A exploração da classe trabalhadora deve ser compreendida no contexto de dominação entre classe dominante (a burguesia) e classe dominada (os trabalhadores) em seu movimento histórico.
Há pessoas que vivem em condições precárias sem a mínima dignidade enquanto há aqueles que desfrutam de uma vida repleta de luxos. Seria isso uma questão de azar ou sorte? Um castigo ou presente da natureza? Falta de empenho ou capacidade de esforço?
Se enxergarmos a realidade a partir destas dicotomias estaremos substituindo a igualdade de direitos sociais pela igualdade de oportunidades, tendo como preceito o mérito do indivíduo e daí a possibilidade de ascensão social. É nesse contexto que a sociedade passa a acreditar e difundir um ideal de meritocracia.
A assimilação e a difusão de preceitos, hábitos e comportamentos só são viáveis através de uma educação do consenso.

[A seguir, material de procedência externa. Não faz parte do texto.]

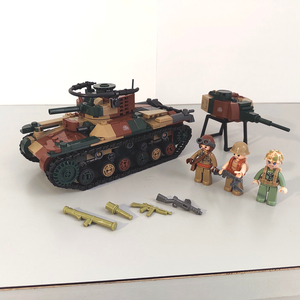  Japan land army 9 7 type middle tank chi is ( old / new ..) Lego interchangeable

É a partir deste esforço que a classe dominante, com o interesse de subordinar as classes subalternas aos modos de pensar, agir e sentir capitalistas, passa a atuar diretamente na educação.
Atualmente, verifica-se a hegemonia burguesa no campo educacional através dos empresários. O empresariado exerce sua influência tanto no âmbito estatal – reafirmando seus interesses em diversas esferas das políticas públicas (dentre elas a educação) – assim como na sociedade civil – colocando em prática os projetos educativos voltados a formar um novo tipo de homem, isto é, um cidadão-trabalhador com perfil flexível que ao invés de reivindicar direitos, atua na sociedade fazendo mudanças pontuais. Mudanças pontuais que não alteram a realidade a longo prazo e que enfraquece a luta de classe.
Caros leitores e colegas, fiquemos atentos aos interesses da classe dominante, em especial os empresários, ao atuar no campo educacional: formar uma consciência passiva para atenuar os conflitos.
É a busca de uma conquista de corações e mentes!
Seremos seres humanos capazes de refletir criticamente? Ou apenas marionetes nas mãos dos dominantes?
Somos não só sujeitos pensantes, como também sujeitos capazes de mudar e transformar a realidade. Afinal, o que seria da história se não fosse o movimento e a contradição?